Ok here we go again. The smallies have been fun the LM decent and some great cats but I am dying for some steelies. I hate to wish away summer but I just cant wait. In a month we will all be praying for an early fall and cold rains while we sneak out to the mouths to see what is cookin even though we know it is early, I guess I just needed to vent and get some support for my addiction. Thanks for the listen. As soon as I get out of work I am going to hit the garage to organize and take inventory.
Remember KSU made a great point when the rivers come down get out there and scout to see how they have changed and check on some old favorites. It is amazing what you can learn when they are at summer lows.
Here is to a great fall!!


----------



## stak45dx1 (Jun 21, 2011)

I caught a bit of steelhead fever last week, as well... I think its was because I hadn't caught any really nice bucketmouths since about mid may, but then I went out and caught a 5 pound bass at a public lake and it kind of went away, lol. but last week I was in the basement tying some flies and getting really antsy. if I keep doing good bassin' I think I could keep the steelie fever at bay, but yea, i won't be disappointed when fall comes and the chrome moves into the rivers. its a vicious circle though, because come about February or march i start getting the itch to put away those ridiculously long rods and get on my boat with my flippin' stick and go for bass again.


----------



## phishyone1 (Jun 27, 2008)

Im ready for steel too............ Tyed a few flies myself the other day............... got me itching


----------



## ignantmike (Apr 30, 2005)

i'm ashamed to say I haven't done much fishin this summer....but, I was ready for steel when it ended


----------



## fishinnick (Feb 19, 2011)

Summer fishin's fun and all, but I'm about ready for some silver bullets.

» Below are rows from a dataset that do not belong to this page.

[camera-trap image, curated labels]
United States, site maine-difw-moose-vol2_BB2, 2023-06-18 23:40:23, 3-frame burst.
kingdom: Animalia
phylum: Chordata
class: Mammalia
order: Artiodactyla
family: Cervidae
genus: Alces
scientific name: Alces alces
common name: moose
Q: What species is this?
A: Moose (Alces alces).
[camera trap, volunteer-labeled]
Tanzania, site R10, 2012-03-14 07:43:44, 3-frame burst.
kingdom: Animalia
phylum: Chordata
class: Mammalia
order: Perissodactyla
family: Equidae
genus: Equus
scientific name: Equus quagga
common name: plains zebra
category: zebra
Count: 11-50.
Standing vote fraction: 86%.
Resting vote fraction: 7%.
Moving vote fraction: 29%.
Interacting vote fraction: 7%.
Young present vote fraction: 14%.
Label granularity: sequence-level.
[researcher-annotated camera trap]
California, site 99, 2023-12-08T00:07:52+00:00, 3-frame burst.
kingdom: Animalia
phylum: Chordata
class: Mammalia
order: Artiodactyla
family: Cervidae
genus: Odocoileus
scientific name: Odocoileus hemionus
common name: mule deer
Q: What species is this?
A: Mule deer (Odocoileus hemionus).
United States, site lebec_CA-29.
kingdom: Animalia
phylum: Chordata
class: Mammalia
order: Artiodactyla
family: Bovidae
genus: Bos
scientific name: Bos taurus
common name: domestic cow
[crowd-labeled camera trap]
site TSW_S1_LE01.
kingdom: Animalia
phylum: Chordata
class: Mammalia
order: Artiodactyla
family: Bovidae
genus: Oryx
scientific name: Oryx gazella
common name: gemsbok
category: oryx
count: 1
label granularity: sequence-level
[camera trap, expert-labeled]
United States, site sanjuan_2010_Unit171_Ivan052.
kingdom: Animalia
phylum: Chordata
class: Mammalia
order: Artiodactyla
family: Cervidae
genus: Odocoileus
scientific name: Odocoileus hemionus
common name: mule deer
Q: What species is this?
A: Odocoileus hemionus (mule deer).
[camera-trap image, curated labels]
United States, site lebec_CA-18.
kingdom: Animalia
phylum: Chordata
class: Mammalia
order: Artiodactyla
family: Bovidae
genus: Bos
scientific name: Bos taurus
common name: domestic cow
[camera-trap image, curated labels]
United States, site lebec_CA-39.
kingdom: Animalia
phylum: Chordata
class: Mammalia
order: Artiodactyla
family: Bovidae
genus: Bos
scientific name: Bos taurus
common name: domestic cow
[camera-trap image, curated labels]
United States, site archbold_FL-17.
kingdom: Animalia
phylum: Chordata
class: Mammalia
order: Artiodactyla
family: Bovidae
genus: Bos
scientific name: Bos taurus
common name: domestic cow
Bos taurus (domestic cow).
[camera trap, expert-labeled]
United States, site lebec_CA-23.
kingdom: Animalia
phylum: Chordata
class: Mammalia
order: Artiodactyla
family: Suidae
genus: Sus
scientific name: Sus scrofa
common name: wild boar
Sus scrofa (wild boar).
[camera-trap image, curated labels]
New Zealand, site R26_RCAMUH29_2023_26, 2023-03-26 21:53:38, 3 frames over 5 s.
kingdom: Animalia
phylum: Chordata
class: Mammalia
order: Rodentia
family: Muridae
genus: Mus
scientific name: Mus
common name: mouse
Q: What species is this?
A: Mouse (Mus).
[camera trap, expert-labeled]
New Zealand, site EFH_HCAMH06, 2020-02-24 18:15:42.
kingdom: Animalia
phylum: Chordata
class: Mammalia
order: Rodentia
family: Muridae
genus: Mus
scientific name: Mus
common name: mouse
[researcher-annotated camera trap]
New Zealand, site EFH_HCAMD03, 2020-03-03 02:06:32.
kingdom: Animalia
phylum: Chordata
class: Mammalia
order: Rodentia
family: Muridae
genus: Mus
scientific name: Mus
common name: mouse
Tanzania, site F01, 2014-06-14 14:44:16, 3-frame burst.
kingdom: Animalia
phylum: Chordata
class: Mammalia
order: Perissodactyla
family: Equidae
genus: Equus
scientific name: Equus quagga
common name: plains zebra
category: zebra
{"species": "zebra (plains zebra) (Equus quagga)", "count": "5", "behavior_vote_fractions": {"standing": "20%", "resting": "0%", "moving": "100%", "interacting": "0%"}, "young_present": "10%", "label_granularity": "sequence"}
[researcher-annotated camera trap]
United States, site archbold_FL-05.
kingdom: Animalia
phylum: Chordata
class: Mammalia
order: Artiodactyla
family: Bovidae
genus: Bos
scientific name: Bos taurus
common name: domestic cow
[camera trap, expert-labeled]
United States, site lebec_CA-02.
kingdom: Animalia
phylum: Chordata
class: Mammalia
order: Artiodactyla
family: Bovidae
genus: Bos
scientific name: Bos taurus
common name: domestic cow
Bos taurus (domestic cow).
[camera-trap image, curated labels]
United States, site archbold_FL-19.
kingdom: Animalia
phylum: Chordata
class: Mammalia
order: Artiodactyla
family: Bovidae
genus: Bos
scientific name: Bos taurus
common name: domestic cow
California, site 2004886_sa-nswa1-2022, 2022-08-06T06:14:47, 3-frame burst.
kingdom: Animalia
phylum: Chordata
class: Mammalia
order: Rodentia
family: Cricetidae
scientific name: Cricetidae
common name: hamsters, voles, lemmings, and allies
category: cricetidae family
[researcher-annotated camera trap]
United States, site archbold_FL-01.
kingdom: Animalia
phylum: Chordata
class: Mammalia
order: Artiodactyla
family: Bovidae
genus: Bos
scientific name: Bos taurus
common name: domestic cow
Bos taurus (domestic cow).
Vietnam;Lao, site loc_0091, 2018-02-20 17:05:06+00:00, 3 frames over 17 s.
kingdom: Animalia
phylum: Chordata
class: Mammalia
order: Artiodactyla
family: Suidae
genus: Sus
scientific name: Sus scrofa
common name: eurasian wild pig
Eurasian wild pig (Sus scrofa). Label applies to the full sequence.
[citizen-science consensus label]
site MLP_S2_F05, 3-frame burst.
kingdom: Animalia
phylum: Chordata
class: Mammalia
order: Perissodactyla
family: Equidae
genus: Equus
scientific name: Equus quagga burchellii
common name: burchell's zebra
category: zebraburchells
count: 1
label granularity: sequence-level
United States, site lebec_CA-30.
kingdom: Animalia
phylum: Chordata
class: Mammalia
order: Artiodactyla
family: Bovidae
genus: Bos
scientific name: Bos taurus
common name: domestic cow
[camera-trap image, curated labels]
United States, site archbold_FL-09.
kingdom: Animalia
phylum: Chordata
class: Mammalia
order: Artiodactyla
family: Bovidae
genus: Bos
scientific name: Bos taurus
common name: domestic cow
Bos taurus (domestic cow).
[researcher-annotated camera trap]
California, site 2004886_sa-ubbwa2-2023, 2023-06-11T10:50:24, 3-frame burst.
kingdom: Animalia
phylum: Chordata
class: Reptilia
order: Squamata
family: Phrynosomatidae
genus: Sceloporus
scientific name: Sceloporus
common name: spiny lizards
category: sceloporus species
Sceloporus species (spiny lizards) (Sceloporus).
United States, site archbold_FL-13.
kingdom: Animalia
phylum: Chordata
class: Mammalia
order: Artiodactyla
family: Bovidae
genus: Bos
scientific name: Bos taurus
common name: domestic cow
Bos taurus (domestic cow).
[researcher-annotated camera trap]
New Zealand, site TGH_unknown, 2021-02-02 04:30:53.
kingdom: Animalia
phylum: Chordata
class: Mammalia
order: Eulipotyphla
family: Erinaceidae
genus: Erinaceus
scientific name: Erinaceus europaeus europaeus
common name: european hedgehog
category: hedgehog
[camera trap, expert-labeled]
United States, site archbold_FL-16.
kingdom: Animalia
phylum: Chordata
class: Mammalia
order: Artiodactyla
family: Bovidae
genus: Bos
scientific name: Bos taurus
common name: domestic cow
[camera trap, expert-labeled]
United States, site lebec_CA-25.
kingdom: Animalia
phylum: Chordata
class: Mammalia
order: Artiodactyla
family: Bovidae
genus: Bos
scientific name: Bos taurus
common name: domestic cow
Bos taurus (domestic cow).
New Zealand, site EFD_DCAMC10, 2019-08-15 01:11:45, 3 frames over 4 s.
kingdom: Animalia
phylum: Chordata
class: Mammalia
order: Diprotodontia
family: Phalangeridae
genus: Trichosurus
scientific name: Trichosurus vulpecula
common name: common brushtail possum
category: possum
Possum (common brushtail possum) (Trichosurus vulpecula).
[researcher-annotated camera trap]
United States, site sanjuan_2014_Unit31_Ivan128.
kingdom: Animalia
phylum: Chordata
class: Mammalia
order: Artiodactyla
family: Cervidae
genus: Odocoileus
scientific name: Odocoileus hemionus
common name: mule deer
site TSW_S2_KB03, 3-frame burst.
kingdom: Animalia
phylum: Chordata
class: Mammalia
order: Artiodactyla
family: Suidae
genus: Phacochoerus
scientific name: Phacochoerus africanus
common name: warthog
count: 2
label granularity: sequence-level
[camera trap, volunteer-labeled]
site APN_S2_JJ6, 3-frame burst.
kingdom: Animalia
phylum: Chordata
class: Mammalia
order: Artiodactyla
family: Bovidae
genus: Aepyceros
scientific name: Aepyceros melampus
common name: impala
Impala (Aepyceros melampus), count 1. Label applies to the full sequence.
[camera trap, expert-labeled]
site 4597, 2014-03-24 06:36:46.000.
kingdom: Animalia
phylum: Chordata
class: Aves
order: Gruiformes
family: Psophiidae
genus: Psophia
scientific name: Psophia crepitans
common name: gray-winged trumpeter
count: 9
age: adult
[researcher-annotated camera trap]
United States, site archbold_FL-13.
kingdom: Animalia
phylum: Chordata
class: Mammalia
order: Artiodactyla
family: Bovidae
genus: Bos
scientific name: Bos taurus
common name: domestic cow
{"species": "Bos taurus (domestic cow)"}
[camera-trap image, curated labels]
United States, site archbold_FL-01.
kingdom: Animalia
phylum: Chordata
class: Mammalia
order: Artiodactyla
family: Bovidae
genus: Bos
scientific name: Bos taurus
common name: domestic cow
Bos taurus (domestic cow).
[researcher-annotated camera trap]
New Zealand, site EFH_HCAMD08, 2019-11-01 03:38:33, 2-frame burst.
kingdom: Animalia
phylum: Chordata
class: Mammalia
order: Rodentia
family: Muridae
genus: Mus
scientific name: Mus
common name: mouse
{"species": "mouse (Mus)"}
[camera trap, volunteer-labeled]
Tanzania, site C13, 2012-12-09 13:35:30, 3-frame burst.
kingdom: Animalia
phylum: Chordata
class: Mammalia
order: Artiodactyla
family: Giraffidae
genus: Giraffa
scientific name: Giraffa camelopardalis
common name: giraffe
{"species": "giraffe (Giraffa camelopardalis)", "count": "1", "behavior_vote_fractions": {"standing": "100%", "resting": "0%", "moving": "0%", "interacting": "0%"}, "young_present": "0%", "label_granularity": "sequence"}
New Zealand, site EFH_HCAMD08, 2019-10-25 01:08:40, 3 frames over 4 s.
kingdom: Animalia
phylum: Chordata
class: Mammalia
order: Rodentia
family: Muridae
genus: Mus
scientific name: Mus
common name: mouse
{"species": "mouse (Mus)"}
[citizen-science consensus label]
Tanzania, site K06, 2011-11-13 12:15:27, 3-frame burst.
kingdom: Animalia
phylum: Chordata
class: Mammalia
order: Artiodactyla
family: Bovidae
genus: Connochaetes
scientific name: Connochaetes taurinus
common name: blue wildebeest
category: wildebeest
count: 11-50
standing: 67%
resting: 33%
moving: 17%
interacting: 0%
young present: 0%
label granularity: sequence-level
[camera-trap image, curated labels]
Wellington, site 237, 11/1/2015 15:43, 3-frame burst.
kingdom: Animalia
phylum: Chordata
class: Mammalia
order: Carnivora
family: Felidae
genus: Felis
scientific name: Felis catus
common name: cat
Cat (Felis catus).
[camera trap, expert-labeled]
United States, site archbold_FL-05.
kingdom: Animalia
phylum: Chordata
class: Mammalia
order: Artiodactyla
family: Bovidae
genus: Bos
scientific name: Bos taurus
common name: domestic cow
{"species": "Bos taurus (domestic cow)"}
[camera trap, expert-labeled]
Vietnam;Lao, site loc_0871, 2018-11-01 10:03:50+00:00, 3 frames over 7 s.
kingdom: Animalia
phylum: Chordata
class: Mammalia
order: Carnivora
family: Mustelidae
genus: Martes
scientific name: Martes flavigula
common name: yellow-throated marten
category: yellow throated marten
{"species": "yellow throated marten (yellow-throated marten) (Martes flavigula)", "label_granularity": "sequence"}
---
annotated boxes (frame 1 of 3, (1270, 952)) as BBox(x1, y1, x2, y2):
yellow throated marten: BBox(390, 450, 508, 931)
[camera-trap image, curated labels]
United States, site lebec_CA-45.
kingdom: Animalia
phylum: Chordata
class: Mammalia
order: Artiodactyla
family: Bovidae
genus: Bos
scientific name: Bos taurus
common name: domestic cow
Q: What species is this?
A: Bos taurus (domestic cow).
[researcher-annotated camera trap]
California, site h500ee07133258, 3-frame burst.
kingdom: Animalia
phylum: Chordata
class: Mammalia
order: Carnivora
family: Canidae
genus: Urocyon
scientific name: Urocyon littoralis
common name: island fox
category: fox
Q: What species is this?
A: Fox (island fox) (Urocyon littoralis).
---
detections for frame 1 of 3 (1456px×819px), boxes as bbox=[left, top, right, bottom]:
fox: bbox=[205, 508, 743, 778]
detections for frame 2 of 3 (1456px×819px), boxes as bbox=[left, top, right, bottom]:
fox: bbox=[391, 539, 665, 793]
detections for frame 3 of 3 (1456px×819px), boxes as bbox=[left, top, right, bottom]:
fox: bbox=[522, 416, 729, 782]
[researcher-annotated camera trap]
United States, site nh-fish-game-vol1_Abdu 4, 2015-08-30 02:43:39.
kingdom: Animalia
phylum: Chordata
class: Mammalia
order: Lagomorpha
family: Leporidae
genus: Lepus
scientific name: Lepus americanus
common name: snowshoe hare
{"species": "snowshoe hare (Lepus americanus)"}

Is it too early to start the rain dancin'? :Banane08::Banane57::Banane44:


----------



## ChromeBone (Oct 3, 2011)

This summer has been terrible fishing for me in Cbus, did pull 10 browns in from the Mad a about a month ago, I been tying some large bunny streamers here and there, waiting for this Fall, I feel its going to be a good Fall season, for football and Chrome!!!


----------



## whjr15 (Jun 16, 2005)

I just ordered a BUNCH (probably enough to last me a few years!) of fly materials... Went a little overboard, probably due to steelhead cabin fever, but oh well! Can't wait 'til they get here so I can start filling my boxes!


----------



## Patricio (Feb 2, 2007)

Looking for an early year. cold lake, lots of rain, cooler weather. a day or two of cold rain in the next week or two and theyll be lining up by labor day out east.


----------



## Fishermon (Jan 31, 2009)

Patricio said:


> Looking for an early year. cold lake, lots of rain, cooler weather. a day or two of cold rain in the next week or two and theyll be lining up by labor day out east.



True dat....


----------